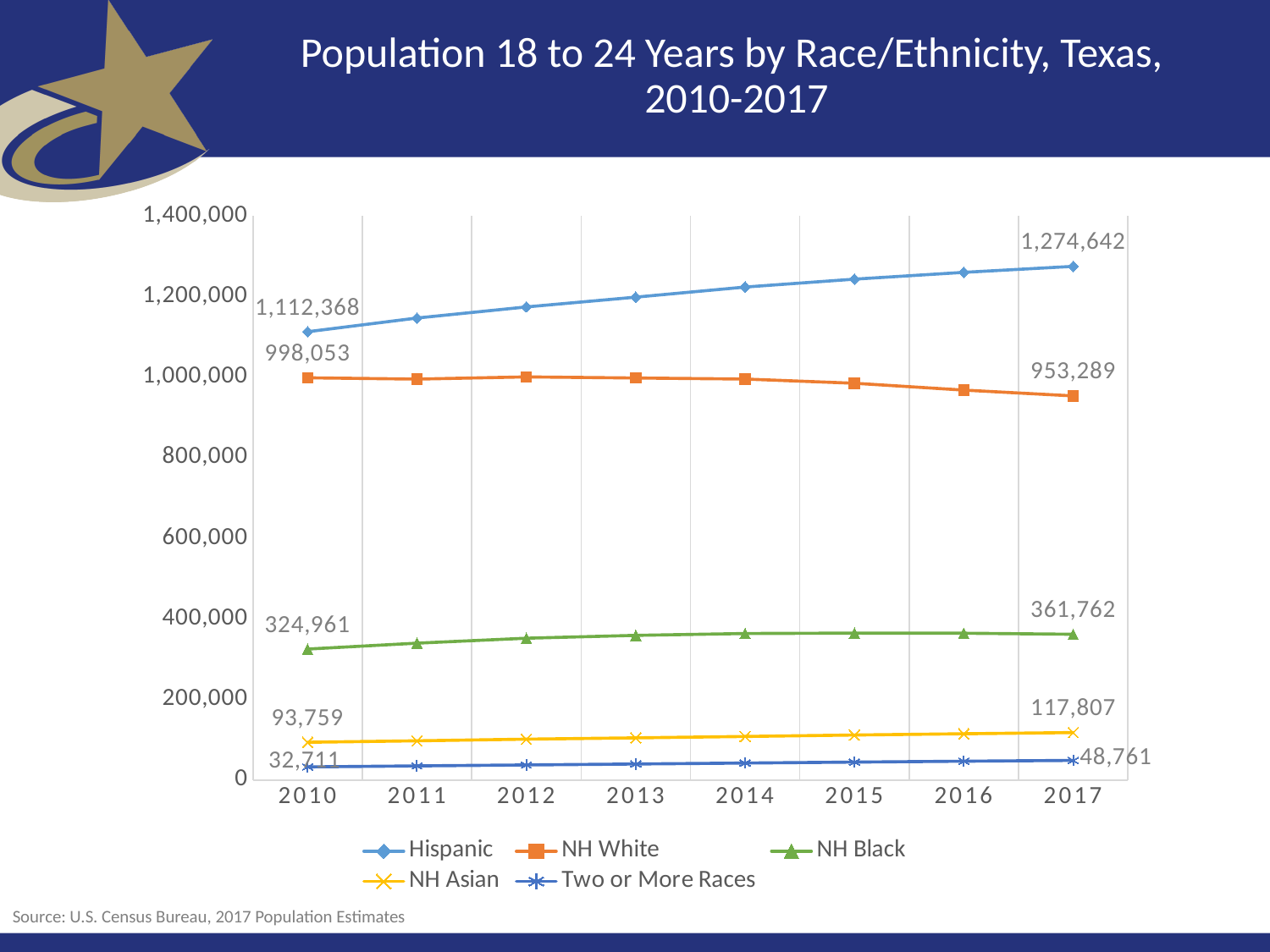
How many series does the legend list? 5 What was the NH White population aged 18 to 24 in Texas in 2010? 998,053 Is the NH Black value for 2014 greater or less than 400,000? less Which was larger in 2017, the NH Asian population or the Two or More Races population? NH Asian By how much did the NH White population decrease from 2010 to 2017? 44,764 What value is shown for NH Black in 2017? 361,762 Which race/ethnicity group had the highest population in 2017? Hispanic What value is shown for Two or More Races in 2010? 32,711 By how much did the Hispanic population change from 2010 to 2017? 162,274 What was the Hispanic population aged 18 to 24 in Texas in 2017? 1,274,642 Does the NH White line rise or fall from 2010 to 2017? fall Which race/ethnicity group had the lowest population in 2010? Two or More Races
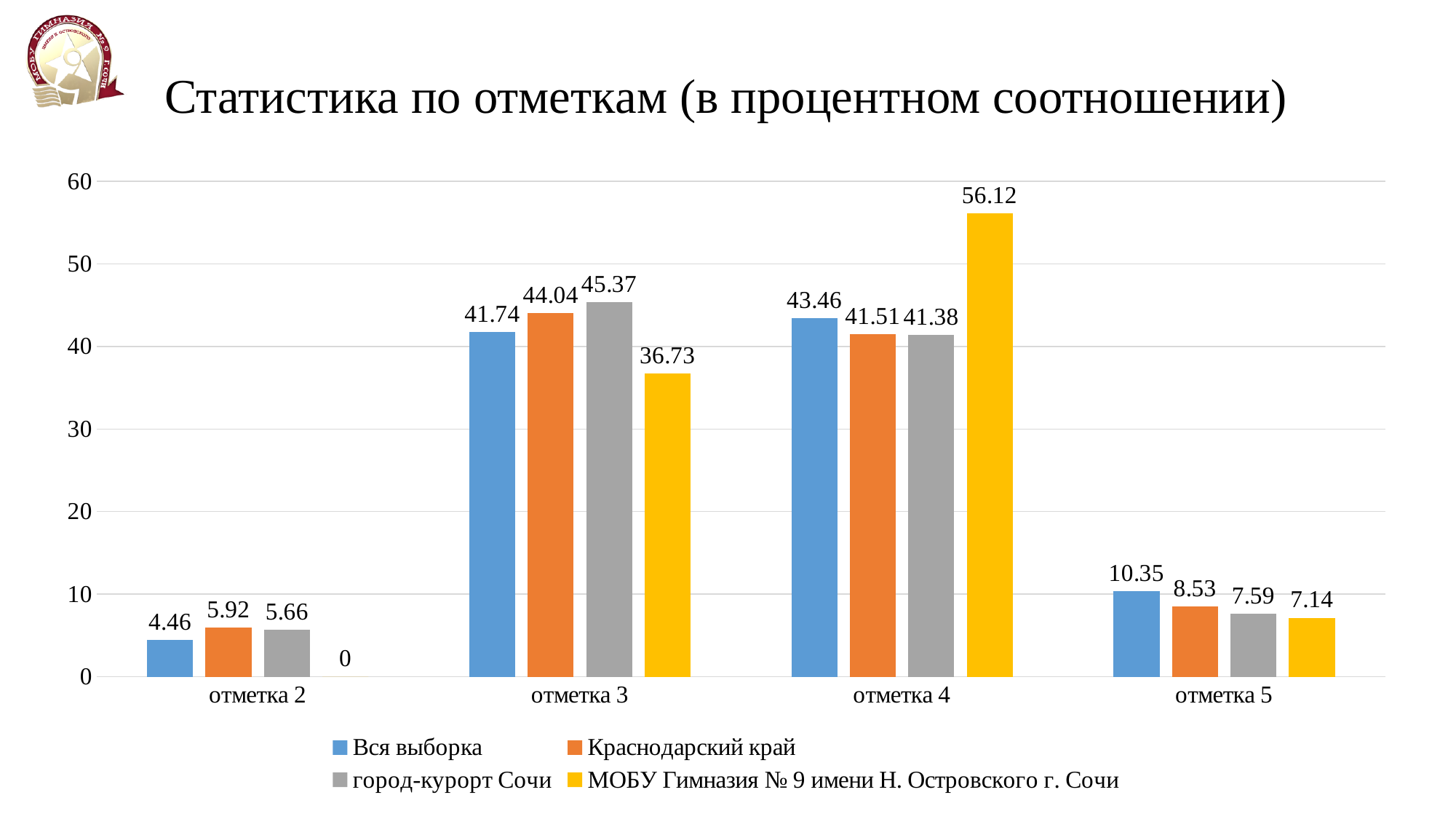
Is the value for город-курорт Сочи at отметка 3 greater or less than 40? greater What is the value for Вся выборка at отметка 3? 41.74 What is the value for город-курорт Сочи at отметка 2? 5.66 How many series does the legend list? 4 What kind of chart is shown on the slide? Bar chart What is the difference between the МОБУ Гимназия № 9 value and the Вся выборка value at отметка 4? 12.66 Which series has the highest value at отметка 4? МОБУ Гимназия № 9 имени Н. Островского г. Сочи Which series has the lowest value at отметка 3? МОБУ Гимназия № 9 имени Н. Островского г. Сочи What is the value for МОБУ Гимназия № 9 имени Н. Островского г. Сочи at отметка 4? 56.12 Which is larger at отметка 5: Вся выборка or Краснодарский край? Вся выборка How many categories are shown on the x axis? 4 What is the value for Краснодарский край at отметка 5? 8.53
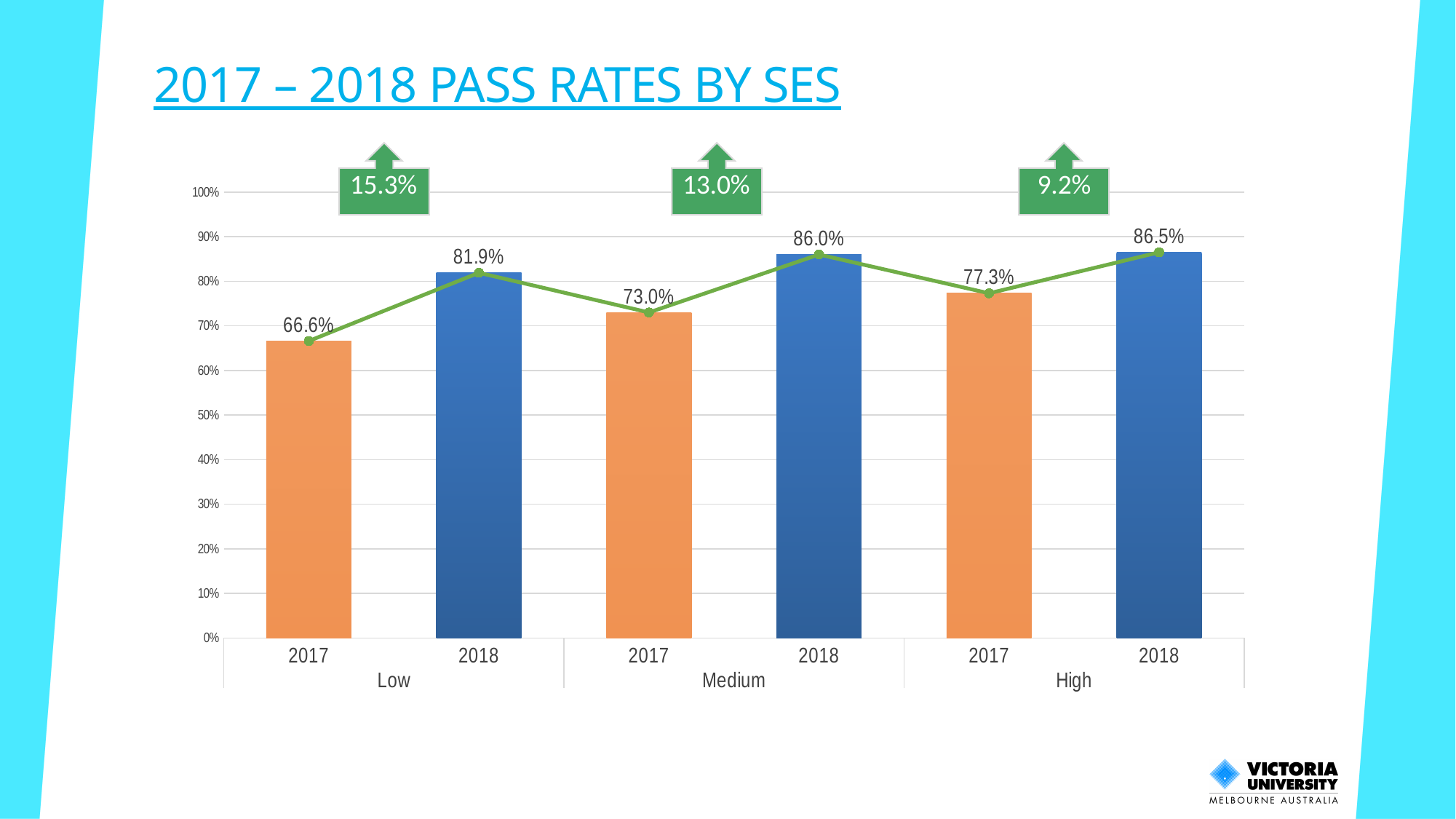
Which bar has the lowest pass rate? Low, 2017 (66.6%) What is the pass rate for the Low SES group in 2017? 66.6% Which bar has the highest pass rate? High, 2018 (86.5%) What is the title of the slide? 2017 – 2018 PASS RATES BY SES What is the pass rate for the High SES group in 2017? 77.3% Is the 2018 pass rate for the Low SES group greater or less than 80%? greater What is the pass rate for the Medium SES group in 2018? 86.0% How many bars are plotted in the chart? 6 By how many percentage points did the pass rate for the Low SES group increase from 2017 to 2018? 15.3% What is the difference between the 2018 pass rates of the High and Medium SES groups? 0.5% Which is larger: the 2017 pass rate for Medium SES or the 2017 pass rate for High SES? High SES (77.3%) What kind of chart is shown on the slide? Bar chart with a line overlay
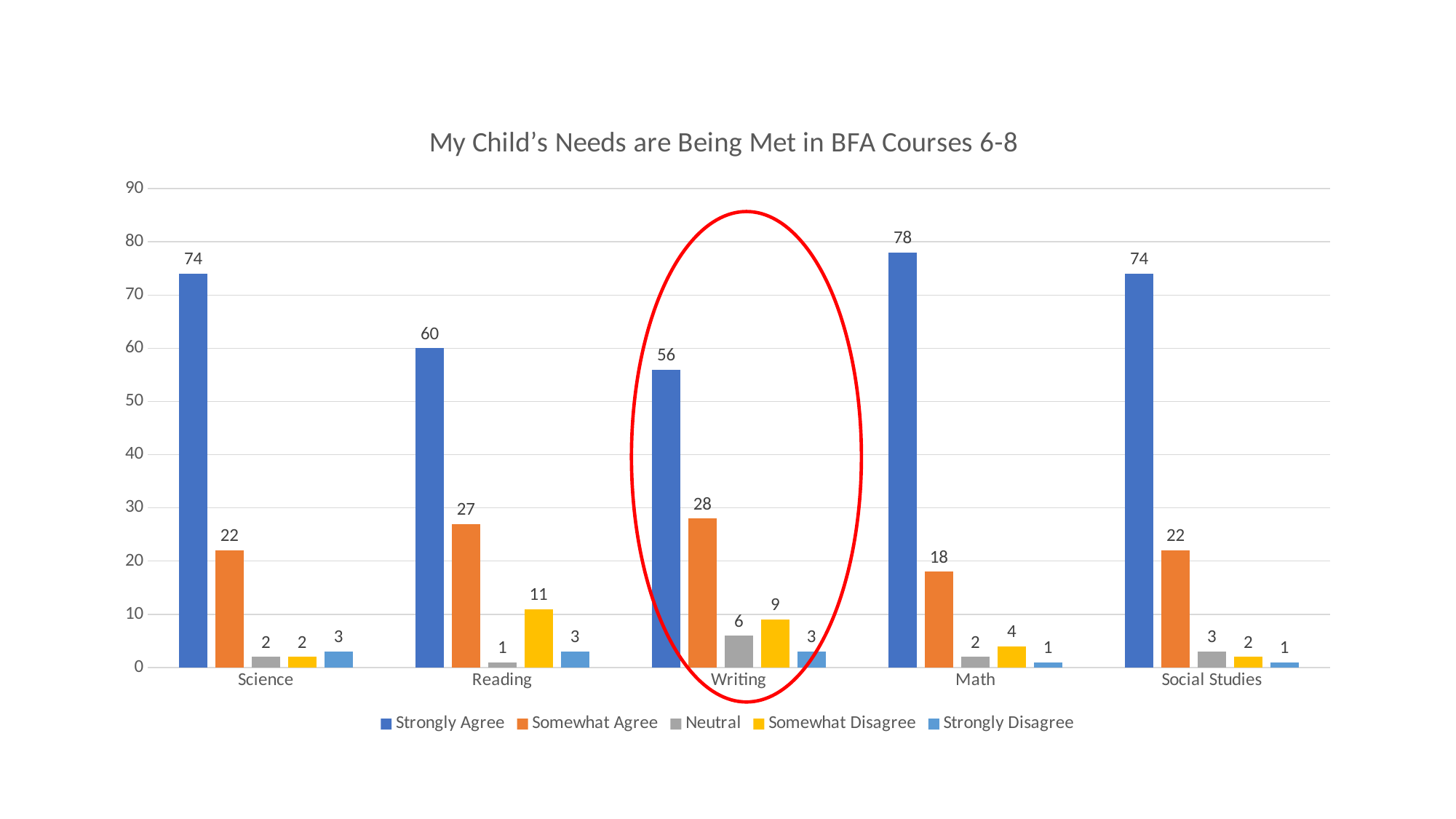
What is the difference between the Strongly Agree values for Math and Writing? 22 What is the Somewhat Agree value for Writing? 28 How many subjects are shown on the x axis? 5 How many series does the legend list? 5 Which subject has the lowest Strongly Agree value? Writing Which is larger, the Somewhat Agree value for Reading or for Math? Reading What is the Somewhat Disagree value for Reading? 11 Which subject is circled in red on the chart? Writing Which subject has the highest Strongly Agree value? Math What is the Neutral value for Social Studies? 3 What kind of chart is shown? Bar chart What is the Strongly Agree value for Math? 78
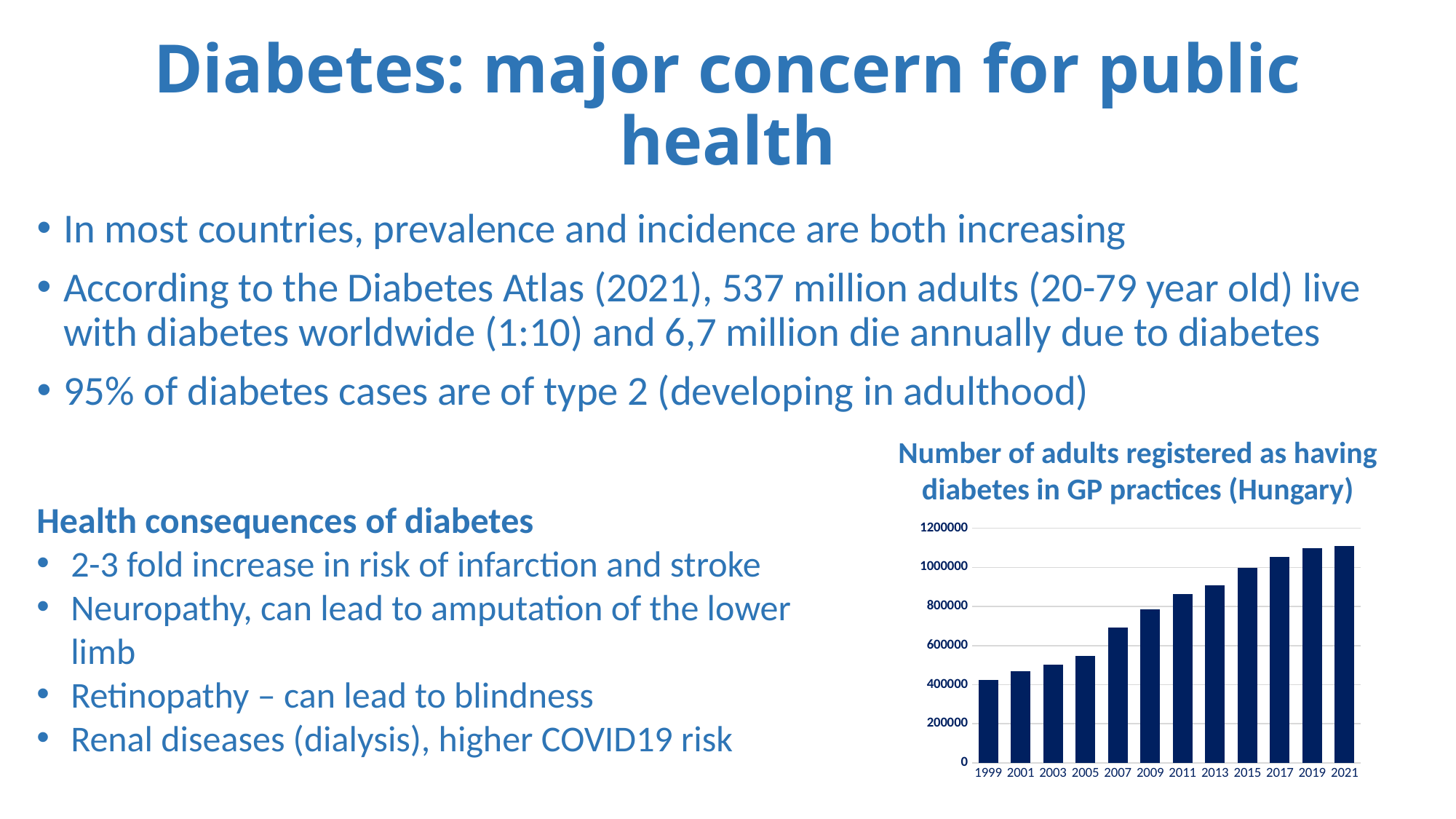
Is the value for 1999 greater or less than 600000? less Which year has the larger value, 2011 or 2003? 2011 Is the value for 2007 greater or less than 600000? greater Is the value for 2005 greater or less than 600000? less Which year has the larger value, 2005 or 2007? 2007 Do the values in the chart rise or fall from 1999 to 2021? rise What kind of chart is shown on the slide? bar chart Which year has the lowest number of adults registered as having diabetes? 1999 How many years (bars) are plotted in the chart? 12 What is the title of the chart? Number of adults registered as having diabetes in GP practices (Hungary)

────

*Required work:* Reproduce every one of the records above word for word, leaving the pictures out of your answer.

*Response area:*
How many series does the legend list? 5 What was the NH White population aged 18 to 24 in Texas in 2010? 998,053 Is the NH Black value for 2014 greater or less than 400,000? less Which was larger in 2017, the NH Asian population or the Two or More Races population? NH Asian By how much did the NH White population decrease from 2010 to 2017? 44,764 What value is shown for NH Black in 2017? 361,762 Which race/ethnicity group had the highest population in 2017? Hispanic What value is shown for Two or More Races in 2010? 32,711 By how much did the Hispanic population change from 2010 to 2017? 162,274 What was the Hispanic population aged 18 to 24 in Texas in 2017? 1,274,642 Does the NH White line rise or fall from 2010 to 2017? fall Which race/ethnicity group had the lowest population in 2010? Two or More Races
Is the value for город-курорт Сочи at отметка 3 greater or less than 40? greater What is the value for Вся выборка at отметка 3? 41.74 What is the value for город-курорт Сочи at отметка 2? 5.66 How many series does the legend list? 4 What kind of chart is shown on the slide? Bar chart What is the difference between the МОБУ Гимназия № 9 value and the Вся выборка value at отметка 4? 12.66 Which series has the highest value at отметка 4? МОБУ Гимназия № 9 имени Н. Островского г. Сочи Which series has the lowest value at отметка 3? МОБУ Гимназия № 9 имени Н. Островского г. Сочи What is the value for МОБУ Гимназия № 9 имени Н. Островского г. Сочи at отметка 4? 56.12 Which is larger at отметка 5: Вся выборка or Краснодарский край? Вся выборка How many categories are shown on the x axis? 4 What is the value for Краснодарский край at отметка 5? 8.53
Which bar has the lowest pass rate? Low, 2017 (66.6%) What is the pass rate for the Low SES group in 2017? 66.6% Which bar has the highest pass rate? High, 2018 (86.5%) What is the title of the slide? 2017 – 2018 PASS RATES BY SES What is the pass rate for the High SES group in 2017? 77.3% Is the 2018 pass rate for the Low SES group greater or less than 80%? greater What is the pass rate for the Medium SES group in 2018? 86.0% How many bars are plotted in the chart? 6 By how many percentage points did the pass rate for the Low SES group increase from 2017 to 2018? 15.3% What is the difference between the 2018 pass rates of the High and Medium SES groups? 0.5% Which is larger: the 2017 pass rate for Medium SES or the 2017 pass rate for High SES? High SES (77.3%) What kind of chart is shown on the slide? Bar chart with a line overlay
What is the difference between the Strongly Agree values for Math and Writing? 22 What is the Somewhat Agree value for Writing? 28 How many subjects are shown on the x axis? 5 How many series does the legend list? 5 Which subject has the lowest Strongly Agree value? Writing Which is larger, the Somewhat Agree value for Reading or for Math? Reading What is the Somewhat Disagree value for Reading? 11 Which subject is circled in red on the chart? Writing Which subject has the highest Strongly Agree value? Math What is the Neutral value for Social Studies? 3 What kind of chart is shown? Bar chart What is the Strongly Agree value for Math? 78
Is the value for 1999 greater or less than 600000? less Which year has the larger value, 2011 or 2003? 2011 Is the value for 2007 greater or less than 600000? greater Is the value for 2005 greater or less than 600000? less Which year has the larger value, 2005 or 2007? 2007 Do the values in the chart rise or fall from 1999 to 2021? rise What kind of chart is shown on the slide? bar chart Which year has the lowest number of adults registered as having diabetes? 1999 How many years (bars) are plotted in the chart? 12 What is the title of the chart? Number of adults registered as having diabetes in GP practices (Hungary)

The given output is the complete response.